** Start of DATA FOR THE TASK **
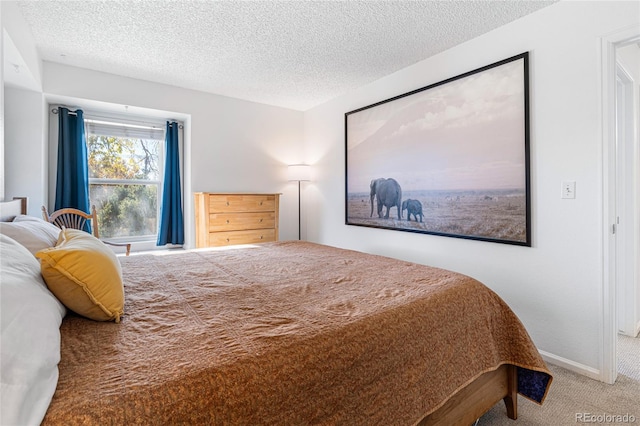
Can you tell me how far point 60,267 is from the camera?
1021 mm

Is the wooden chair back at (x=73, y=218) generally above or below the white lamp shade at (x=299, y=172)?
below

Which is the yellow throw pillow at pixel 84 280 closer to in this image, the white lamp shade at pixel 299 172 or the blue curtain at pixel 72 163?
the blue curtain at pixel 72 163

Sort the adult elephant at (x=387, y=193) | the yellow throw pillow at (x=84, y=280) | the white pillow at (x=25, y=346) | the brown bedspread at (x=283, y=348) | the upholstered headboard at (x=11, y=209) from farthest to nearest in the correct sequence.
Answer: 1. the adult elephant at (x=387, y=193)
2. the upholstered headboard at (x=11, y=209)
3. the yellow throw pillow at (x=84, y=280)
4. the brown bedspread at (x=283, y=348)
5. the white pillow at (x=25, y=346)

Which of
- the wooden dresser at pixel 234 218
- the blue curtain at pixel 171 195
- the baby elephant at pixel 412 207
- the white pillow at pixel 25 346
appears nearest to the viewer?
the white pillow at pixel 25 346

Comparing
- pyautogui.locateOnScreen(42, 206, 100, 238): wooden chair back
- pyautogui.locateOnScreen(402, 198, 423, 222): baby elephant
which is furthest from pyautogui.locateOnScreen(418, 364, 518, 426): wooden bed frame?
pyautogui.locateOnScreen(42, 206, 100, 238): wooden chair back

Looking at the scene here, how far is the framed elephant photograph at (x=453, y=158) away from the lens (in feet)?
7.97

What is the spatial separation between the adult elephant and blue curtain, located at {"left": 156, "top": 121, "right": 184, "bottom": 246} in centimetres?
246

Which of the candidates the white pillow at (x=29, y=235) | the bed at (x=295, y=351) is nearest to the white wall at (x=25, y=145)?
the bed at (x=295, y=351)

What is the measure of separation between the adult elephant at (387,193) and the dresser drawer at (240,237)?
1437 millimetres

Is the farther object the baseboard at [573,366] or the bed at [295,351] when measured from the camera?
the baseboard at [573,366]

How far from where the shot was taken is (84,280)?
3.47 feet

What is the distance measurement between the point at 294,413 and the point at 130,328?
0.62m

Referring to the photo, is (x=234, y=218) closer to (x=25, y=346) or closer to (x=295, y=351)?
(x=295, y=351)

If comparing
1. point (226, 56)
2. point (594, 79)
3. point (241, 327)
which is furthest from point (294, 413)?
point (226, 56)
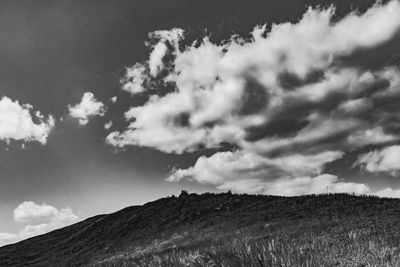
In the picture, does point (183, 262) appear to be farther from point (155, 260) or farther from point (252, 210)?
point (252, 210)

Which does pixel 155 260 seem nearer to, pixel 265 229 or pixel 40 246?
pixel 265 229

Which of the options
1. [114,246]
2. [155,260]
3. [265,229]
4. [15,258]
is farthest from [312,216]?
[15,258]

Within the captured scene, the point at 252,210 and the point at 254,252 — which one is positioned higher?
the point at 252,210

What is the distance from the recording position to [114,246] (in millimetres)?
34500

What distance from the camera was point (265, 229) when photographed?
2245 centimetres

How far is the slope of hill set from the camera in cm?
1359

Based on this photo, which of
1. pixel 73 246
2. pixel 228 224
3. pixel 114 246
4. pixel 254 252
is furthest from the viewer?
pixel 73 246

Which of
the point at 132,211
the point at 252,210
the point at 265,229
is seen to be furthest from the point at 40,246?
the point at 265,229

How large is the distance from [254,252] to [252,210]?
2878 centimetres

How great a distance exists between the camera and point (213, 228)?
1109 inches

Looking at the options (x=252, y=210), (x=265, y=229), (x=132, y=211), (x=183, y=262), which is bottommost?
(x=183, y=262)

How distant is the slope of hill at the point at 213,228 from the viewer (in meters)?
13.6

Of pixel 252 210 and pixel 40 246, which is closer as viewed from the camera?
pixel 252 210

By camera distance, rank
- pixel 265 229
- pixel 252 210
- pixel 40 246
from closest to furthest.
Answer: pixel 265 229 < pixel 252 210 < pixel 40 246
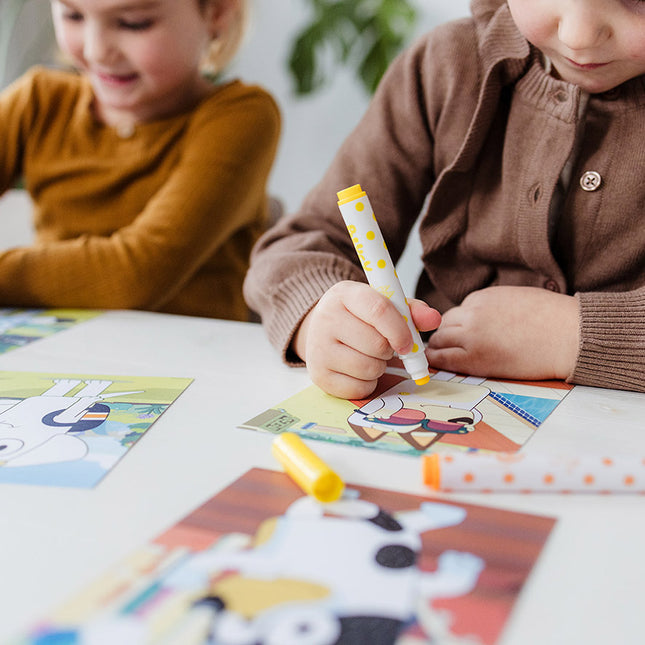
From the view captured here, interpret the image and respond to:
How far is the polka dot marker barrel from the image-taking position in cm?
51

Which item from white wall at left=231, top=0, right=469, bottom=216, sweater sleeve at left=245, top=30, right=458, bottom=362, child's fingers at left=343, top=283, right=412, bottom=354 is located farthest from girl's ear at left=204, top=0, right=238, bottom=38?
white wall at left=231, top=0, right=469, bottom=216

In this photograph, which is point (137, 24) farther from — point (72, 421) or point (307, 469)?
point (307, 469)

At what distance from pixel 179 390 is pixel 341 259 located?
0.21 metres

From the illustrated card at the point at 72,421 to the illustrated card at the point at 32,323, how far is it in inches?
4.7

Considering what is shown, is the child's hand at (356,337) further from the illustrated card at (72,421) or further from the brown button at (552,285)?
the brown button at (552,285)

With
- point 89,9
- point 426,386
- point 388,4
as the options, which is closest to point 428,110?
point 426,386

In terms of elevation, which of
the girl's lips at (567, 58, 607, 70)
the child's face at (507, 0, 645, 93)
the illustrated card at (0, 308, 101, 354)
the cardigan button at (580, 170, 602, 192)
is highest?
the child's face at (507, 0, 645, 93)

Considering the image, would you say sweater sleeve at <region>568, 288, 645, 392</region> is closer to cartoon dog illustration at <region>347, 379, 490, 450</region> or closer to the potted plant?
cartoon dog illustration at <region>347, 379, 490, 450</region>

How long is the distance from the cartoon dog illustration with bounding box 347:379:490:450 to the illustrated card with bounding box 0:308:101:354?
1.24 ft

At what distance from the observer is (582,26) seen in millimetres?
523

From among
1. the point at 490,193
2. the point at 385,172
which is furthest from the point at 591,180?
the point at 385,172

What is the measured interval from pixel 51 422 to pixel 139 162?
2.17 ft

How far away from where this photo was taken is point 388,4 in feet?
6.26

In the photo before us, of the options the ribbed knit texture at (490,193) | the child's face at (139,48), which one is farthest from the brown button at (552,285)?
the child's face at (139,48)
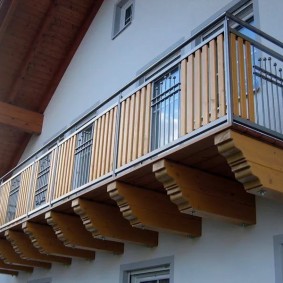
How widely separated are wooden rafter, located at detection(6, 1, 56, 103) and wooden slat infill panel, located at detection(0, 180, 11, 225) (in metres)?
3.02

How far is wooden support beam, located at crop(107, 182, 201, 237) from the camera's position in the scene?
5379 millimetres

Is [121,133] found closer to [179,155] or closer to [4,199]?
[179,155]

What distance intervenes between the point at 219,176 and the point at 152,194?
935 millimetres

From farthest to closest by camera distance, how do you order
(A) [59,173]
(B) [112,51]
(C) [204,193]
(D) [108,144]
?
(B) [112,51] → (A) [59,173] → (D) [108,144] → (C) [204,193]

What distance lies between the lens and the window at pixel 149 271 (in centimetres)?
627

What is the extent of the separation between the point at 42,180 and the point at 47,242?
42.1 inches

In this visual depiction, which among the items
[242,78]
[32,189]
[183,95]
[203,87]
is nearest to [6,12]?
[32,189]

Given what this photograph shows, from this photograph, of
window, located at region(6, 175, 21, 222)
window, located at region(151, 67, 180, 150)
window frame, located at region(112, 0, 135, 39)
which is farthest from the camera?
window frame, located at region(112, 0, 135, 39)

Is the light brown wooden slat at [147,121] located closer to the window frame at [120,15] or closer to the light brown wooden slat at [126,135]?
the light brown wooden slat at [126,135]

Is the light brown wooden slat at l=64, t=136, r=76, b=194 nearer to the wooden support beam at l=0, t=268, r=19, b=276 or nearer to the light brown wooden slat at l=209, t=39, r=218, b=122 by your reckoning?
the light brown wooden slat at l=209, t=39, r=218, b=122

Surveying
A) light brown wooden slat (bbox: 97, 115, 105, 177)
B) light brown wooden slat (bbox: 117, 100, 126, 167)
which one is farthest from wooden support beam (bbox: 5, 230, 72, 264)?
light brown wooden slat (bbox: 117, 100, 126, 167)

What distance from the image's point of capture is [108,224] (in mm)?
6387

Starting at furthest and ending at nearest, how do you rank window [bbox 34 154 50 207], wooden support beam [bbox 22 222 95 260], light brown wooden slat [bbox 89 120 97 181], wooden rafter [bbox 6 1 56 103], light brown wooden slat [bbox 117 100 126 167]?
wooden rafter [bbox 6 1 56 103] < window [bbox 34 154 50 207] < wooden support beam [bbox 22 222 95 260] < light brown wooden slat [bbox 89 120 97 181] < light brown wooden slat [bbox 117 100 126 167]

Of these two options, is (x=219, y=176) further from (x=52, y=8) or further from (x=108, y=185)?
(x=52, y=8)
** End of DATA FOR THE TASK **
INSTRUCTIONS FOR THE TASK —
Reproduce the stretch of the listing from the line containing "Which is the" through the line containing "5. the white pillow at (x=25, y=346)", replacing "Sort" with "Rank" and leaving everything else unchanged.

RESULT FOR THIS EXERCISE —
Which is the yellow throw pillow at pixel 84 280 closer to in this image, the white lamp shade at pixel 299 172 or the blue curtain at pixel 72 163?
the blue curtain at pixel 72 163

Rank the adult elephant at (x=387, y=193) | the yellow throw pillow at (x=84, y=280) | the white pillow at (x=25, y=346) | the brown bedspread at (x=283, y=348) | the upholstered headboard at (x=11, y=209) from farthest to nearest in the correct sequence.
Answer: 1. the adult elephant at (x=387, y=193)
2. the upholstered headboard at (x=11, y=209)
3. the yellow throw pillow at (x=84, y=280)
4. the brown bedspread at (x=283, y=348)
5. the white pillow at (x=25, y=346)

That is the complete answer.